- [Short task]: Please pick up the snowboarding forum thread from where it stops and continue it.

I didn't know you were in oregon?! Oregon Boarders Rule!! :thumbsup:


----------



## Vlaze

style: Fast paced, soft groomers or POW preferred (ICE coast, I can dream). All mountain freestyle. Years on board: 3 after hiatus of 7-8 years ago, 5-6 total.
height: 5'10''
weight: 175-180
age: 29
boot size: 11.5 32 Lashed
board length: 156 Capita Stairmaster
bindings: L/XL Rome 390's
Stance width: 23 - 24.5 (experimenting)
stance angle: +23/-12 (still experimenting)


----------



## lilfoot1598

Mrs.Queez said:


> your foot really is little!
> I didn't know you were in oregon?! Oregon Boarders Rule!! :thumbsup:


Yep! That's why my boots are too big. I have a very hard time finding stores that carry adult sizes that small. *sigh* 

And yes, Oregon boarders do rule! I love the mountain and the easygoing nature of people around here. Wouldn't trade it for anything...  Do you board at Hood or Bachelor?


----------



## Dcp584

Style: Advanced Small Mountain Freestyle, been riding for about 12-13 years. In the last four I have really stepped up my freestyle ability due to being able to get to the mountain considerably more.
Height: 5'11"
Weight: 200lbs
Age: 25 in two months
Boot Size: 9 1\2 Lashed
Board: 155 Rome Graft and Agent, 156 Rome Anthem, 158 Palmer Bud Light Board, 162 91 Burton Air, 169 Burton Bullet. But the Agent and Graft are my two primary weapons of choice.
Bindings: Unions Force(Graft) and Rome 390(Agent)
Stance Width: Whatever stock centered is on either of the two I ride regularly.
Stance Angle: +15/-15


----------



## Guest

I live about 20 min from Bachelor, & back from a 4 year hiatus this year. I miss riding Hood, nights are the best up there! Hoodoo's fun too.



lilfoot1598 said:


> Yep! That's why my boots are too big. I have a very hard time finding stores that carry adult sizes that small. *sigh*


have you tried footbeds? :dunno:


----------



## Guest

Style: Intermediate, been riding for a year and a half, this last season really couldnt make much progress due to a bad knee
Height: 5'8
Weight: 183ish (probably will be around 175ish within a month, and around 190 next season)
Age: 20
Boot Size: 10
Board: 155 Burton Hero 157 Salomon Sanchez
Bindings: Burton Customs (they're terrible)
Stance Width: 20.5"ish
Stance Angle: +15/-15


----------



## MadBomber53045

Style: powder/ back country when possible. bombing everything, always.
Experience: 6 years, free ride. considering park but can't afford to wreck myself.
Gender: Male
Weight: 190-200 depending on how lazy i feel like being
Height: 5`11"

[Stored records]

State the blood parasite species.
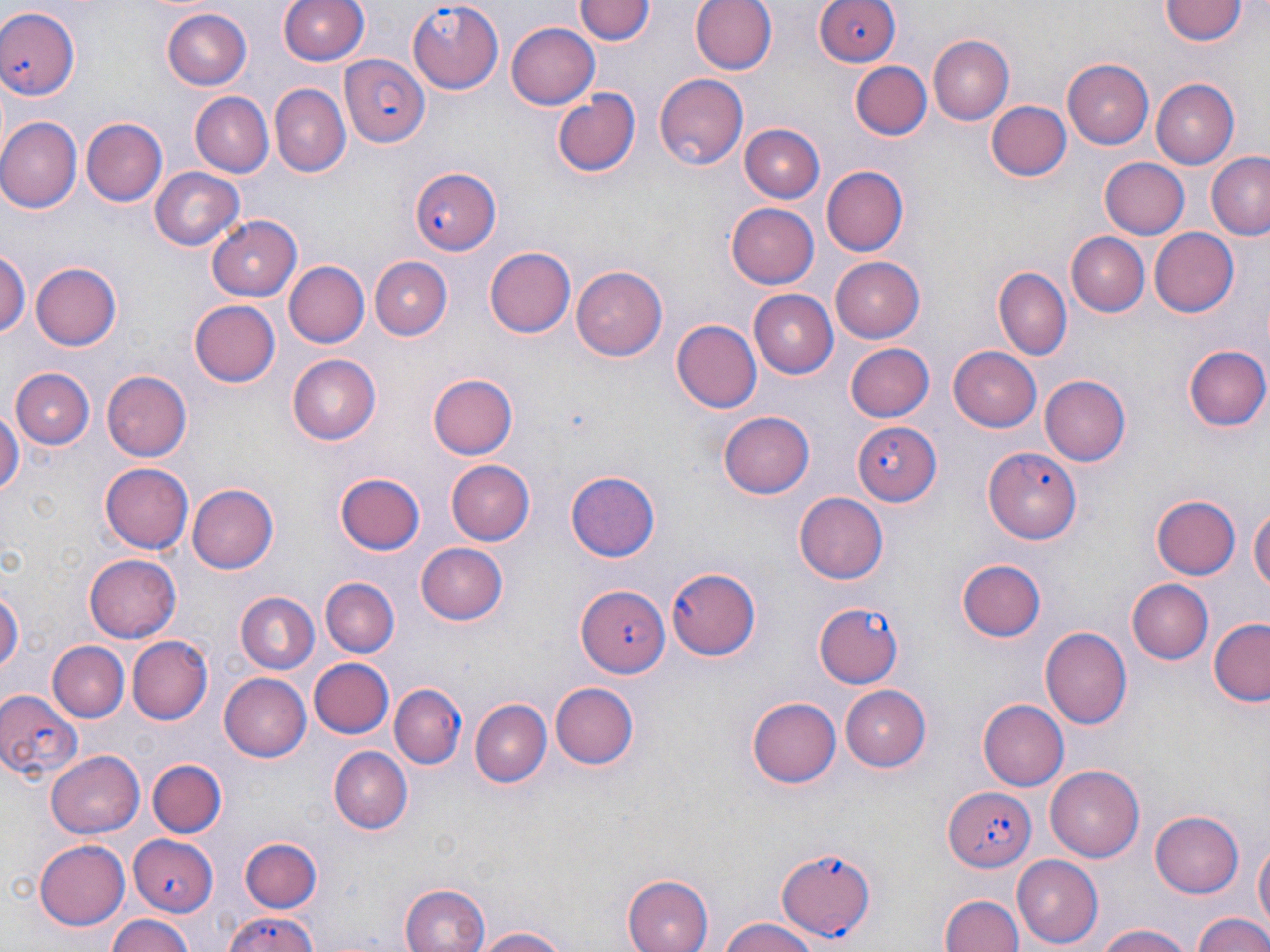

Plasmodium falciparum.

Summary:
  - Coordinate format: approximate bounding boxes as (x1, y1, x2, y2) in pixels
  - Uninfected red blood cell locations: (279, 0, 370, 67), (577, 0, 652, 47), (692, 0, 778, 76), (1160, 1, 1246, 47), (160, 10, 251, 90), (507, 24, 599, 108), (928, 35, 1016, 125), (1061, 57, 1153, 149), (851, 62, 930, 140), (655, 74, 748, 170), (1152, 79, 1240, 167), (268, 85, 350, 177), (552, 90, 642, 179), (189, 91, 273, 176), (984, 100, 1070, 183), (0, 118, 81, 214), (82, 118, 167, 206), (742, 125, 826, 203), (1207, 153, 1270, 241), (1102, 157, 1191, 238), (821, 165, 908, 257), (151, 167, 243, 250), (725, 201, 817, 288), (208, 214, 301, 298), (1150, 227, 1240, 317), (1068, 232, 1148, 317), (485, 248, 576, 338), (0, 249, 27, 340), (832, 254, 925, 340), (368, 256, 452, 338), (31, 260, 122, 350), (283, 261, 368, 349), (570, 264, 666, 361), (995, 268, 1071, 358), (749, 289, 837, 378), (189, 300, 281, 388), (671, 321, 761, 412), (845, 343, 933, 423), (1184, 344, 1270, 432), (948, 345, 1041, 432), (288, 355, 381, 445), (11, 367, 95, 449), (101, 368, 193, 463), (1041, 374, 1132, 467), (429, 375, 518, 459), (0, 405, 22, 503), (719, 410, 814, 499), (445, 458, 534, 546), (99, 462, 194, 553), (565, 471, 661, 562), (336, 472, 425, 554), (187, 483, 278, 574), (795, 492, 889, 584), (1151, 495, 1241, 580), (1250, 501, 1269, 604), (415, 543, 509, 625), (85, 553, 180, 641), (958, 558, 1047, 641), (319, 577, 399, 658), (1127, 578, 1213, 664), (0, 579, 22, 685), (234, 590, 319, 672), (1209, 618, 1270, 706), (1040, 624, 1133, 732), (126, 636, 211, 724), (47, 639, 128, 719), (309, 657, 393, 739), (219, 674, 310, 762), (549, 682, 638, 769), (840, 684, 933, 771), (471, 697, 551, 787), (748, 697, 844, 788), (978, 700, 1068, 791), (328, 746, 413, 833), (48, 749, 145, 840), (145, 758, 226, 837), (1047, 764, 1146, 861), (1151, 808, 1244, 896), (240, 837, 321, 914), (1253, 837, 1269, 938), (34, 839, 131, 929), (1011, 854, 1103, 947), (622, 873, 714, 952), (399, 882, 493, 952), (939, 890, 1023, 952), (1191, 912, 1270, 952), (104, 915, 198, 952), (716, 918, 826, 952), (1093, 922, 1199, 952), (469, 926, 575, 951)
  - Plasmodium falciparum-infected red blood cell locations: (407, 0, 503, 91), (811, 0, 898, 70), (0, 5, 82, 101), (340, 54, 430, 148), (407, 166, 502, 255), (851, 420, 942, 508), (984, 449, 1081, 543), (665, 565, 761, 660), (578, 586, 670, 678), (815, 602, 905, 687), (392, 684, 466, 767), (0, 688, 83, 785), (943, 785, 1037, 871), (126, 831, 217, 916), (778, 847, 879, 940), (215, 915, 327, 952)
  - Stain: May-Grünwald-Giemsa
  - Image size: 1270×952 pixels
  - Preparation: thin blood film
  - Modality: light microscopy
  - Magnification: 1000x
  - Field of view: one of a larger specimen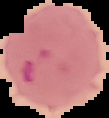

Summary:
  - Image size: 109×118 pixels
  - Image type: cell region segmented out of the field of view; surrounding area masked to black
  - Result: Plasmodium parasites identified
  - Preparation: thin blood film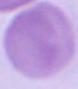

{
  "modality": "micrograph",
  "magnification": "1000x",
  "identification": "red blood cell"
}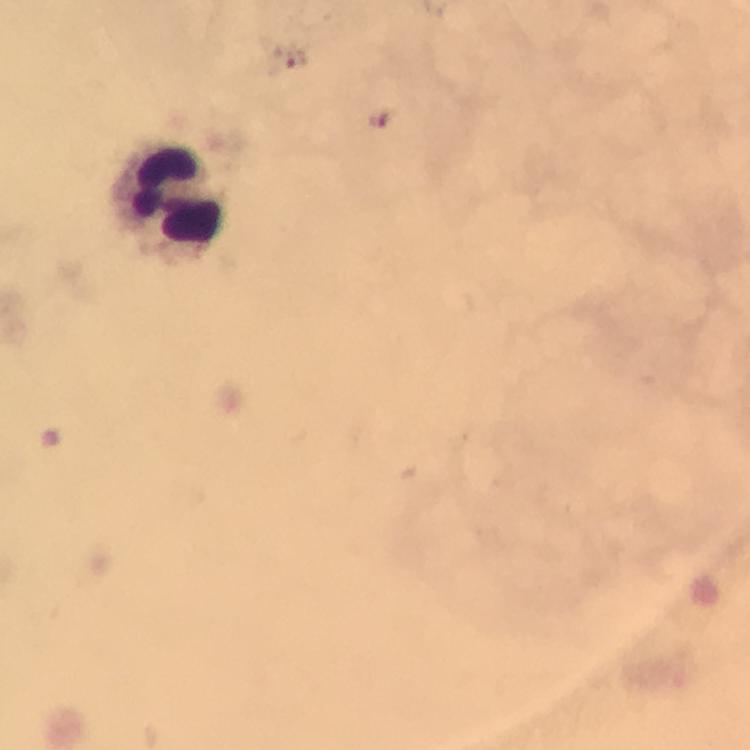

Approximate object centers, in pixels from the top-left corner.
Summary:
  - Leukocyte locations: (x=169, y=195)
  - Immersion oil: used
  - Magnification: 100x
  - Cropped from: a single field of view
  - Plasmodium parasites: none detected
  - Capture: smartphone camera through the microscope
  - Context: from a malaria diagnostic workup
  - Preparation: thick blood film
  - Stain: Giemsa
  - Image size: 750×750 pixels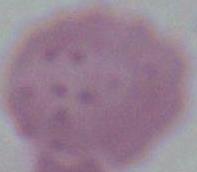 Photomicrograph. A red blood cell is shown. Captured at 1000x magnification.Identify the parasite.
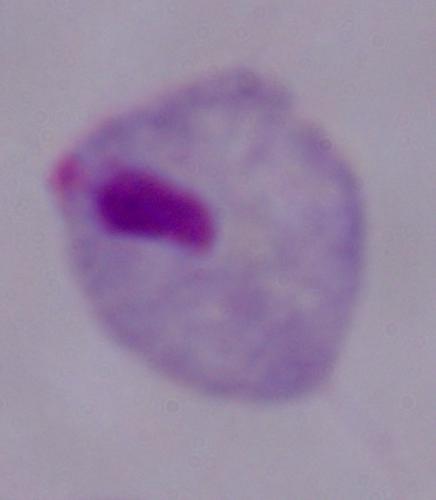
This is a trichomonad.

Captured at 1000x magnification. Micrograph.Outline each P. falciparum parasite and classify it by life-cycle stage.
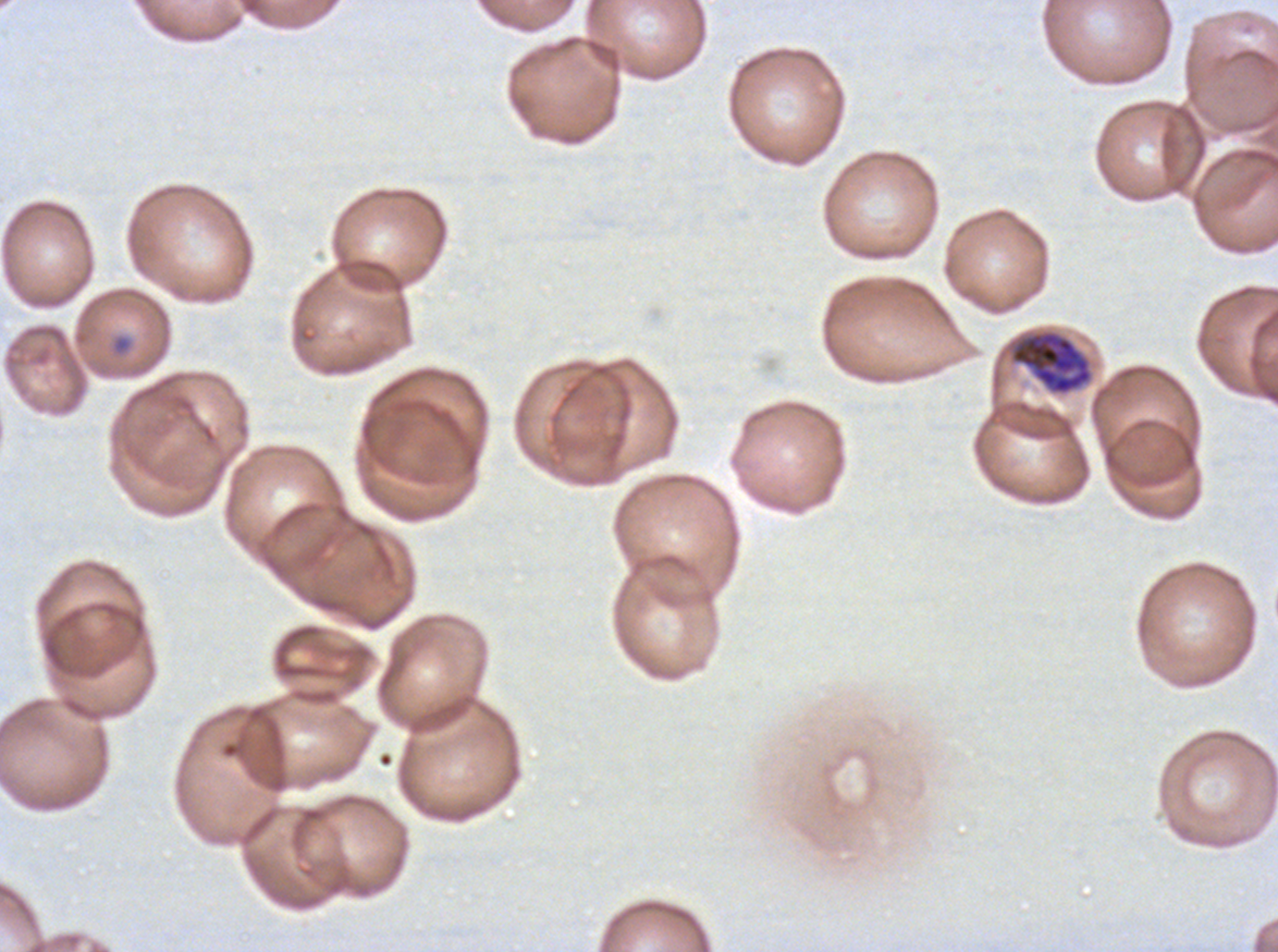

Approximate bounding rectangles given as corner coordinates in pixels from the top-left.
Rings: (x1=112, y1=335, x2=132, y2=354).
Late trophozoites: (x1=1010, y1=330, x2=1093, y2=396).
No late-ring/early-trophozoite forms, mid trophozoites, early schizonts, late schizonts, segmenters, or gametocytes observed.

P. falciparum cultured ex vivo for 24 to 48 hours, from a patient in The Gambia. One sub-image of a larger composite. Giemsa stain. Image is 1278×952 pixels. Life-cycle stages observed: ring, late trophozoite. Thin blood smear.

- [Exercise response]:
Age: 20
Boot: 12 US
Stance: regular +15/-15, dunno the width but its a little more than shoulder width
Board: 2008 Custom 156, old 1ndie 159 to goof around on. old bud light rossignol 158 hanging in my living room
Bindings: Flow the Five and Burton Cartels
Board Lengths: old 158 to goof around on, 156 custom right now( i know most think its short, but i like being able to whip it around) currently saving for a powder only board
Riding Conditions: shit in WI, colorado a few weeks each winter


----------



## lilfoot1598

Mrs.Queez said:


> I live about 20 min from Bachelor, & back from a 4 year hiatus this year. I miss riding Hood, nights are the best up there! Hoodoo's fun too.
> 
> 
> have you tried footbeds? :dunno:




Glad to hear that you're back after so long! I haven't actually gone at night...I should try it some time.

I haven't tried footbeds, but they're on the list for next season. I have about 12 days in my boots and I've noticed that they've loosened up significantly over the past few days.


----------



## I need a name

Style: Freeride, a small amount of park, and pipe.
Experience: Not quite sure, i'm going to have to say about 8-9 years but 6 or 7 years of aggressive riding.
Gender: Male
Age: 19
Boot: 11
Stance:+15/-12
Stance width: 22"-24", It depends how I'm feeling.
Board: goliath, Old rossi, 07 Darkstar.
Bindings: Rome Targas, K2 CTX cinch, Saloman.


People need to understand that they are not expert if they have ridden 3 years. I have been riding for a while and by no means do I consider myself an expert, I take every opportunity to learn more so I can continue to improve my riding. Anyone that has been on boards for a while will tell you these exact words about themselves.


----------



## snowGuinny

style: park and some freeriding
Experience: been riding for like 8 years but i only got serious bout 2 years ago
Gender: male
age:16
boot:9 (burton hail)
stance:15/-15 (sooon to be changed)
Board: option redline
bindings: Burton custom
conditions: i usually ride on ice  lol


----------



## Guest

Style: 25 days overall. Advanced freerider(steep blacks and stuff), Intermidiate park rider (FS 360, 30 foot kickers and everything in between)
Height: 4'11"
Weight: 85 lbs
Boot size: US 7
Board: CAPiTA Scaremaster 144 with Rome 390 Binding ( Know it's a little big thought).
Stance width: 19 Inches
Stance Angles: +15 front/-15 back


----------



## Guest

Advanced freerider, dunno about expert but most double blacks are fine.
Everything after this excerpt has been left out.